Today as a church we celebrate the Holy Trinity. The Holy Trinity is a sacred community of three persons so intimately related that they are but one God. St. Anthanasius spoke of this intimacy hundreds of years ago in this way: “Our triune God is so intimately one divinity yet three persons that whatever you can say about one person you can say of another, except that the one person is the other.”

What this means is that all create, all redeem, all sanctify. Yet our one God remains three persons.

I know that my homilies are published in written form, so you can take this up later and read over it until it sinks in. But today, let’s not get bogged down too much in the mystery of who God is in God’s self. Instead, let’s celebrate that this sacred community who is God welcomes us into relationship. In Exodus, we see Moses bow down to the ground in worship and say, “If I find favor with you, O Lord, do come along in our company.” The question becomes – does God find favor with us?
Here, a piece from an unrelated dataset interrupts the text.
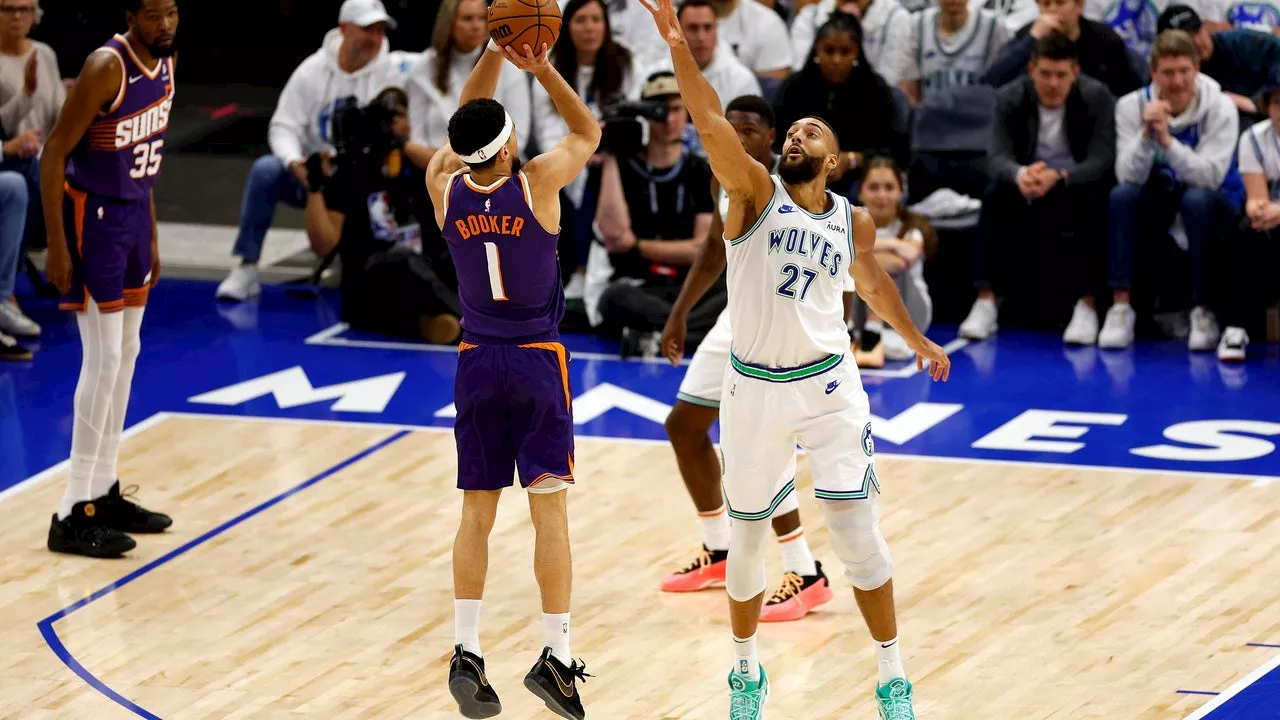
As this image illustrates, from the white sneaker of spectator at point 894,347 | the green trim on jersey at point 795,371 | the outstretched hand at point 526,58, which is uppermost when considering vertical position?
the outstretched hand at point 526,58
The answer is found in the gospel of John we hear today. “God so loved the world that He gave His only Son.” God finds favor with us, loves us beyond our imagining. God not only comes along in our company, but God welcomes us as community into relationship with God’s divine company. God’s divine community – the most Holy Trinity itself.

 

Rev. Jeff Nicolas
Exodus 34:4b-6, 8-10
2 Corinthians 13:11-13
John 3:16-18

 
             
 

You see, we are not merely a collection of individuals gathered together here because we happen to be going to the same place, like an elevator full of shoppers going to the same floor in a department store. No, our connection to one another runs deeper than this. It’s grander! We are to community like fish are to water. We are born into concentric circles of community. Creation – humanity – a nation – a neighborhood – a family. We are by God’s grace then reborn into concentric circles of our faith community as well. The community of the church throughout the world and history. The United States Catholic Conference. The Archdiocese of Louisville. Epiphany parish. The 5:30, 9:00 and 11:30 mass. And our family, the first instance of church in our lives. Far from being merely a collection of individual believers, we the one Body of Christ, made up of many parts. One body seeking to dance with our triune God.

The thing that we celebrate today is that as incomplete and imperfect as our concentric circles of community may be, God chooses to come along in our company because of God’s unimaginable love for us all.

As a parish community, we have been discerning our future together. Let me share with you now what the parish leadership heard you say over the course of our conversations.

We heard a desire to build upon our past, remaining grounded in the principles of our beginning, as etched into our glass walls.

We heard a desire to be welcoming and a desire to be welcomed, whether as an Hispanic, widow, gay, young, disenfranchised, special needs, or ecumenically married person.

We heard a desire to not only continue our fine outreach both socially and ecumenically, but to expand our parish programs with a particular eye toward the care and involvement of our youth.

We heard a general understanding that to do this may well involve increasing our space for gathering, storing, and facilitating communal activities. Yet we want to continue to respect the natural serenity of our grounds, seeking a balance between our need for constructed space and wilderness space.

We recognize a strong hunger for meaningful community experiences that foster the building of relationships, and intentional opportunities to safely share our individual and collective stories – opportunities that establish and nurture connection among us.

We heard a desire to continue to offer liturgies that are relevant, uplifting, challenging, prayerful, and prophetic.

In all of this, we heard not so much a desire to avoid any change – for change is a part of living – but rather a desire to not lose in any changes the essence of who we want to be – a manifestation of God in our times. Together, as a part of the great Body of Christ in the world, we can forge a future animated by these desires, even as together we now grasp little Gabriel, who is probably eating I’d say right now, to the Body of Christ, welcoming him into our journey with God.

May God bring to completion the good work God has begun in us. And as St. Paul prays today, "May the grace of the Lord Jesus Christ and the love of God and the friendship of the Holy Spirit be with us all."